Collaborative LaTeX Editor With Preview In Your Web Browser
Celarent Darii writes "Slashdot readers have undoubtedly heard of Google Docs and the many other online word processing solutions that run in the browser. However, as a long-time user of TeX and LaTeX, these solutions are not my favorite way of doing things. Wouldn't it be nice to TeX something in your browser? Well, look no further, there is now an online collaborative LaTeX editor with integrated rapid preview. Some fantastic features: quasi-instant preview, automatic versioning of source, easy collaboration and you can even upload files and pictures. Download your project later when you get home. Are you a TeX guru with some masterpieces? Might I suggest uploading them? For the beginner: you can start here."
LyX is a great free cross-platform document processor that uses LaTeX on the back end for export.
Not exactly WYSIWYG, but close enough. You export to PS or PDF as needed.
You can see basically what your equations look like while editing before you tex it. You can still use normal LaTeX commands too, but anyone with basic Word experience can jump right in.

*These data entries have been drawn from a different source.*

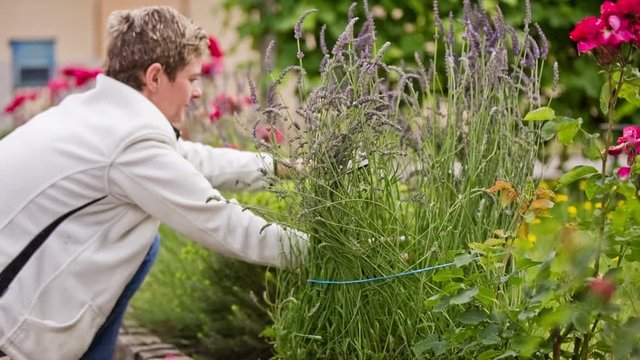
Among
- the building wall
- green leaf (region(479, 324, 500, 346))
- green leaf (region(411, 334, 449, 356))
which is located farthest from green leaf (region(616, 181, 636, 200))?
the building wall

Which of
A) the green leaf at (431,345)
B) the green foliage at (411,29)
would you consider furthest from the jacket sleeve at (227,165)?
the green foliage at (411,29)

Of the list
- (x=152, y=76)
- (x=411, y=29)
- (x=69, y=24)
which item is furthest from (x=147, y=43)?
(x=69, y=24)

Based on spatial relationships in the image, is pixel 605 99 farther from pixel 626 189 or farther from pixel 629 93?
pixel 626 189

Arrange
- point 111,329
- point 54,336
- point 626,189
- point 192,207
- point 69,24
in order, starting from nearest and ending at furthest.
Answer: point 626,189
point 192,207
point 54,336
point 111,329
point 69,24

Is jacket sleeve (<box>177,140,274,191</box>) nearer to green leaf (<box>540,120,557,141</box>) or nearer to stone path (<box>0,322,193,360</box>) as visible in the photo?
stone path (<box>0,322,193,360</box>)

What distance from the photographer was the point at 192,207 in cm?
291

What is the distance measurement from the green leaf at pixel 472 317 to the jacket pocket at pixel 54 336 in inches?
48.3

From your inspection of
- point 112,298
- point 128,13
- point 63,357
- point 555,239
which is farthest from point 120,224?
point 555,239

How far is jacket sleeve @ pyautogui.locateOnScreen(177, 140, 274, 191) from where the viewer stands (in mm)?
3518

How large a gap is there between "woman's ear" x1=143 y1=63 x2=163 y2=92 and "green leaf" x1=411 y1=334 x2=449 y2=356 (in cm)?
127

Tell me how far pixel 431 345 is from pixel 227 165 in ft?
4.41

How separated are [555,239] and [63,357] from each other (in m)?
1.68

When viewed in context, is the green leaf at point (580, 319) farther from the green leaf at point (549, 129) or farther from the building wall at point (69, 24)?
the building wall at point (69, 24)

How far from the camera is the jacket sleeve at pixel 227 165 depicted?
3.52m
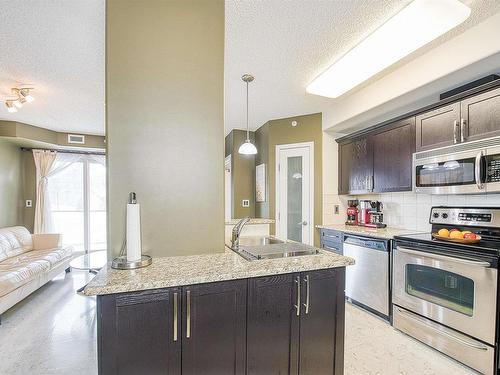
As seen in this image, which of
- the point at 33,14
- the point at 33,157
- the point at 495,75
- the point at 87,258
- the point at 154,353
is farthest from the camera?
the point at 33,157

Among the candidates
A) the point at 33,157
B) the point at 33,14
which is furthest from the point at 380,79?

I have used it for tons of things for over a decade now.
While the summary makes it sound like this is some breakthrough idea, there are several similar sites out there:
https://www.sharelatex.com/
http://spandex.io/
And others, I'm sure. Is the submitter the owner of this particular version? The marketing speak is a bit over-the-top.
I used sharelatex for a group project last semester and it worked fine. Several features were added since then that make it likely I'll use it again.
You neglect to mention it costs 55 euros at its cheapest.
LaTeX is basically a write-only language. Almost nothing else can read it except for other TeX variants. And TeX is pretty much a one-trick pony. It does only one thing particularly well: produce fixed-layout PostScript/PDF pages. Other output formats are bolted-on hacks. The problem is that PDF and PostScript are terrible for electronic publishing because of wide variations in screen size and resolution. All the fancy typesetting that looks great on an 8.5"x11" printed page looks lousy when you shrink the PDF down to fit on a seven inch Kindle or Nook screen. For this reason, most electronic publishing is done using HTML so that the reading devices can reflow the content freely to fit the screen. (This is arguably less true for textbooks, mind you.)
Although I'm told that the LaTeX path to HTML has improved a lot since I last tried to use it, you're still starting from source material that was designed for fixed-layout publishing, complete with formatting instructions, and trying to cram that into a non-fixed-layout publishing scheme. Such an inherently lossy transformation can never feasibly produce results that are as good as you would get if you started out with a proper separation between the formatting information and the content, e.g. authoring in DocBook XML and transforming it to HTML and LaTeX as post-processing steps.